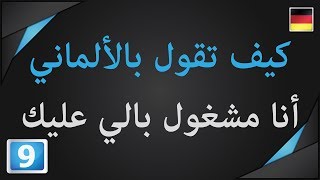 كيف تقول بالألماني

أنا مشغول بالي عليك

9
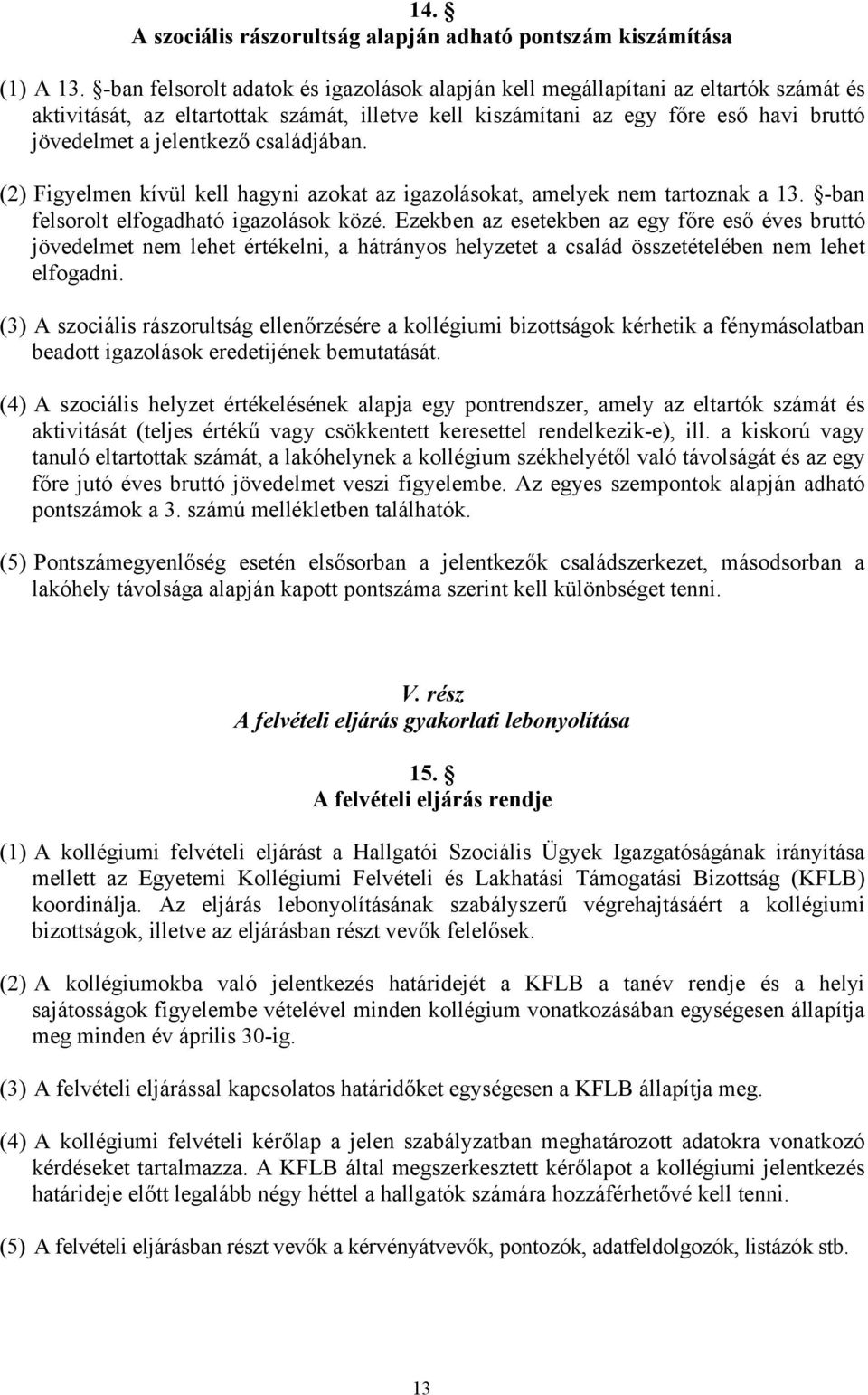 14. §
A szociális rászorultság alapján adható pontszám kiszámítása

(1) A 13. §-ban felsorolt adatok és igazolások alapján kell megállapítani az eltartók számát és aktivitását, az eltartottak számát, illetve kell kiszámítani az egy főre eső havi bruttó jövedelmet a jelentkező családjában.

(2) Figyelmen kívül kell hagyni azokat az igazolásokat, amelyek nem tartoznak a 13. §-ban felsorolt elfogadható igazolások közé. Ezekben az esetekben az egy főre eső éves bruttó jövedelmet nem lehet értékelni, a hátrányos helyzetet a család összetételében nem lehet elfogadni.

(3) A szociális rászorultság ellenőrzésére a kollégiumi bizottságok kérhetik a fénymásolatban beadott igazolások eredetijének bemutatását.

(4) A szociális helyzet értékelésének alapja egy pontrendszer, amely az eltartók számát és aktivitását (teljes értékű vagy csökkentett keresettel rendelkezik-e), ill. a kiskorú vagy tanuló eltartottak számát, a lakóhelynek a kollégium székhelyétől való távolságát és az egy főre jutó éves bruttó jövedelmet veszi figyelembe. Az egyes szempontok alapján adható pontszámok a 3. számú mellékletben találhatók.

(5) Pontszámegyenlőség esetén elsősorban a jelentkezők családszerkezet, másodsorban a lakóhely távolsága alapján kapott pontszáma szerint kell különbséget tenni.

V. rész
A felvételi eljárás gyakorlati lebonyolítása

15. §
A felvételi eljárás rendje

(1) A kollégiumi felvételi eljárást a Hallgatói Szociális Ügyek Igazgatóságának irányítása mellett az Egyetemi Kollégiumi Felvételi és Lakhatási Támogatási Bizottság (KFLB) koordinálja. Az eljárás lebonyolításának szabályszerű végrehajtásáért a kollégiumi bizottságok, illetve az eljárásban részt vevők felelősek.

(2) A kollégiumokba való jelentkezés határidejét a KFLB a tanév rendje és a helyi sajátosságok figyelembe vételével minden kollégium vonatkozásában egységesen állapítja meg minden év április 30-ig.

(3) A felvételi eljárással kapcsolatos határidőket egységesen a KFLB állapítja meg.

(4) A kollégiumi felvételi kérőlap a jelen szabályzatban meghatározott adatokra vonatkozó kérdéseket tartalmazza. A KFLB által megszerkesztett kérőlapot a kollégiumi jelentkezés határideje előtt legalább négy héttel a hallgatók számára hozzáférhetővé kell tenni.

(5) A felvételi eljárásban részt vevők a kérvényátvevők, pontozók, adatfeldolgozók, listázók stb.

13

* * *

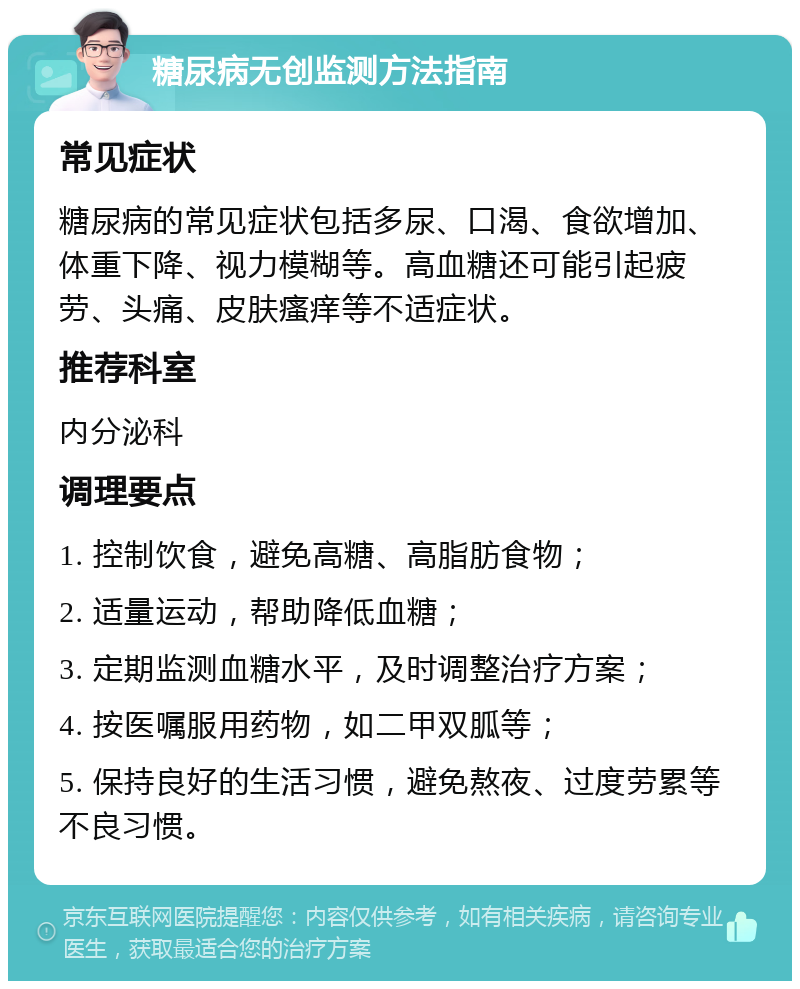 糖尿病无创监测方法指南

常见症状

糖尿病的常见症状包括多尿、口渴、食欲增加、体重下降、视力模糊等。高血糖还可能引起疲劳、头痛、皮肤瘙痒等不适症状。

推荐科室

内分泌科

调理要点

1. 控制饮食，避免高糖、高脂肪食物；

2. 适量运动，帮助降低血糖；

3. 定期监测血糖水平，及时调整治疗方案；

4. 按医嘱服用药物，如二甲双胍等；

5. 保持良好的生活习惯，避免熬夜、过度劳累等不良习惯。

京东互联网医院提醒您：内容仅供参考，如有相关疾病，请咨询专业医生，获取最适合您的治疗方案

Exercise requirements:
Would you print exactly and only the lines of the material above that run from the line with "1. 控制饮食，避免高糖、高脂肪食物；" through the line with "京东互联网医院提醒您：内容仅", both included?

Result of the exercise:
1. 控制饮食，避免高糖、高脂肪食物；

2. 适量运动，帮助降低血糖；

3. 定期监测血糖水平，及时调整治疗方案；

4. 按医嘱服用药物，如二甲双胍等；

5. 保持良好的生活习惯，避免熬夜、过度劳累等不良习惯。

京东互联网医院提醒您：内容仅供参考，如有相关疾病，请咨询专业医生，获取最适合您的治疗方案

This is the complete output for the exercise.